- Short exercise: Retype all the records with nothing changed.

— START Extracted records —

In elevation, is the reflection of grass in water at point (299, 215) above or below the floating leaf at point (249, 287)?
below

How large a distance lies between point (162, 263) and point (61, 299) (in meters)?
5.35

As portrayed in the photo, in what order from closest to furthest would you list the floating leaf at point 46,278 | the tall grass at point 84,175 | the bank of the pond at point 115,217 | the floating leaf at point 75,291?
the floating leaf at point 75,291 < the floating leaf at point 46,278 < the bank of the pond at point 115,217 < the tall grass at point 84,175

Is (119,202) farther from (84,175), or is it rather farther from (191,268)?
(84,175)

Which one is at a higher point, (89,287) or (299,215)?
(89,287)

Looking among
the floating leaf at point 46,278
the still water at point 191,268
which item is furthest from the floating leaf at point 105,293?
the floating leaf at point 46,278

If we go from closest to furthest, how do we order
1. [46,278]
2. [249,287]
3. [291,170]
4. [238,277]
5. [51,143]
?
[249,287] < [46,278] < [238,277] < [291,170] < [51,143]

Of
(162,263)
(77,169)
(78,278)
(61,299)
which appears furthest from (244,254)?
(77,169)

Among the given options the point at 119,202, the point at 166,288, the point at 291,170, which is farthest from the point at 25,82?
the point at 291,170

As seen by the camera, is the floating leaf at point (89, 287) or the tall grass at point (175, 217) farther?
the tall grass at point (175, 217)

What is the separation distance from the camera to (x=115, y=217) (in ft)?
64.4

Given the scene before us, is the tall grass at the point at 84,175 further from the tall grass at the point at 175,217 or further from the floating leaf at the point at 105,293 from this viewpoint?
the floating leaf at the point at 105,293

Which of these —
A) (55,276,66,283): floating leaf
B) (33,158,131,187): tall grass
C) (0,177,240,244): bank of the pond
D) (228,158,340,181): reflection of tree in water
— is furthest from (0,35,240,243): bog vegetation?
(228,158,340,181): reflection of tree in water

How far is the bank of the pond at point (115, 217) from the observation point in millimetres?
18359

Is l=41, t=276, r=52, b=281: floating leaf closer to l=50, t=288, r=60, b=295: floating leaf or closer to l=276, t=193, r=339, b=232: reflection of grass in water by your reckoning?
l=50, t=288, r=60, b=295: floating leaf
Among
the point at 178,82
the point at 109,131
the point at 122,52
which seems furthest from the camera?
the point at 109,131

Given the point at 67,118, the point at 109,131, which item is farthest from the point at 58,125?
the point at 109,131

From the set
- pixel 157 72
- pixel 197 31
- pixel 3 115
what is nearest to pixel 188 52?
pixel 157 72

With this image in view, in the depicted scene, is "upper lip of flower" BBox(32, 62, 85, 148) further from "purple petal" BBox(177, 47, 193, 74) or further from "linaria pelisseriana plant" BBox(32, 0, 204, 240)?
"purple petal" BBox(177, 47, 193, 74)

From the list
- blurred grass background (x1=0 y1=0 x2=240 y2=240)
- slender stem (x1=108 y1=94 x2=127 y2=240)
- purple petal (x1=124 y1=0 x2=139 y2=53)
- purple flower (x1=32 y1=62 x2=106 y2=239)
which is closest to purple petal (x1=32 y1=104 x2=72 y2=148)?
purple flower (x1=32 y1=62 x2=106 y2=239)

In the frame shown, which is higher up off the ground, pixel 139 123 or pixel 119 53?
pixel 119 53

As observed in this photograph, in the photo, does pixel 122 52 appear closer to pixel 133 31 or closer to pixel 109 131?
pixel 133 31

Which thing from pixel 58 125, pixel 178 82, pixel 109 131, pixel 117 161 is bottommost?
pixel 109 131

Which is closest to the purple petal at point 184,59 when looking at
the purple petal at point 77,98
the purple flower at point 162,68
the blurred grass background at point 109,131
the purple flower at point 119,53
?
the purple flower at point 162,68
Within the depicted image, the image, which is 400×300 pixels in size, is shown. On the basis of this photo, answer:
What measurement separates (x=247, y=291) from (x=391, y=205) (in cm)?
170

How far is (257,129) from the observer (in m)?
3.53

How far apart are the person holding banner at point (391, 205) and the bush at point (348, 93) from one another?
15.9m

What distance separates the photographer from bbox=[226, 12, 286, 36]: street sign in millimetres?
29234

— END Extracted records —

- Solution for this exercise:
In elevation, is the reflection of grass in water at point (299, 215) above or below the floating leaf at point (249, 287)?
below

How large a distance lies between point (162, 263) and point (61, 299) (in meters)?
5.35

As portrayed in the photo, in what order from closest to furthest would you list the floating leaf at point 46,278 | the tall grass at point 84,175 | the bank of the pond at point 115,217 | the floating leaf at point 75,291?
the floating leaf at point 75,291 < the floating leaf at point 46,278 < the bank of the pond at point 115,217 < the tall grass at point 84,175

Is (119,202) farther from (84,175), or is it rather farther from (191,268)?
(84,175)

Which one is at a higher point, (89,287) or (299,215)?
(89,287)

Looking among
the floating leaf at point 46,278
the still water at point 191,268
which item is furthest from the floating leaf at point 105,293?
the floating leaf at point 46,278

If we go from closest to furthest, how do we order
1. [46,278]
2. [249,287]
3. [291,170]
4. [238,277]
5. [51,143]
?
[249,287] < [46,278] < [238,277] < [291,170] < [51,143]

Of
(162,263)
(77,169)
(78,278)
(61,299)
which appears furthest from (244,254)?
(77,169)

Among the given options the point at 119,202, the point at 166,288, the point at 291,170, which is farthest from the point at 25,82?
the point at 291,170

As seen by the camera, is the floating leaf at point (89, 287) or the tall grass at point (175, 217) farther?
the tall grass at point (175, 217)

What is the separation distance from the camera to (x=115, y=217) (in ft)?
64.4

Given the scene before us, is the tall grass at the point at 84,175 further from the tall grass at the point at 175,217 or further from the floating leaf at the point at 105,293 from this viewpoint?
the floating leaf at the point at 105,293

Which of these —
A) (55,276,66,283): floating leaf
B) (33,158,131,187): tall grass
C) (0,177,240,244): bank of the pond
D) (228,158,340,181): reflection of tree in water
— is furthest from (0,35,240,243): bog vegetation?
(228,158,340,181): reflection of tree in water

How far is the bank of the pond at point (115, 217) from the observation point in millimetres?
18359

Is l=41, t=276, r=52, b=281: floating leaf closer to l=50, t=288, r=60, b=295: floating leaf or closer to l=276, t=193, r=339, b=232: reflection of grass in water by your reckoning?
l=50, t=288, r=60, b=295: floating leaf
Among
the point at 178,82
the point at 109,131
the point at 122,52
which seems furthest from the camera?
the point at 109,131

Given the point at 67,118, the point at 109,131, which item is farthest from the point at 58,125?
the point at 109,131

From the set
- pixel 157 72
- pixel 197 31
- pixel 3 115
what is nearest to pixel 188 52?
pixel 157 72

With this image in view, in the depicted scene, is "upper lip of flower" BBox(32, 62, 85, 148) further from "purple petal" BBox(177, 47, 193, 74) or further from "linaria pelisseriana plant" BBox(32, 0, 204, 240)?
"purple petal" BBox(177, 47, 193, 74)

From the list
- blurred grass background (x1=0 y1=0 x2=240 y2=240)
- slender stem (x1=108 y1=94 x2=127 y2=240)
- purple petal (x1=124 y1=0 x2=139 y2=53)
- purple flower (x1=32 y1=62 x2=106 y2=239)
which is closest to purple petal (x1=32 y1=104 x2=72 y2=148)?
purple flower (x1=32 y1=62 x2=106 y2=239)

In the frame shown, which is higher up off the ground, pixel 139 123 or pixel 119 53?
pixel 119 53

As observed in this photograph, in the photo, does pixel 122 52 appear closer to pixel 133 31 or closer to pixel 109 131?
pixel 133 31

Which thing from pixel 58 125, pixel 178 82, pixel 109 131, pixel 117 161 is bottommost?
pixel 109 131

Which is closest to the purple petal at point 184,59 when looking at
the purple petal at point 77,98
the purple flower at point 162,68
the blurred grass background at point 109,131
the purple flower at point 119,53
?
the purple flower at point 162,68
Within the depicted image, the image, which is 400×300 pixels in size, is shown. On the basis of this photo, answer:
What measurement separates (x=247, y=291) from (x=391, y=205) (in cm)?
170

How far is (257,129) from the observer (in m)?
3.53

How far apart are the person holding banner at point (391, 205) and the bush at point (348, 93) from one another?
15.9m

What distance separates the photographer from bbox=[226, 12, 286, 36]: street sign in millimetres?
29234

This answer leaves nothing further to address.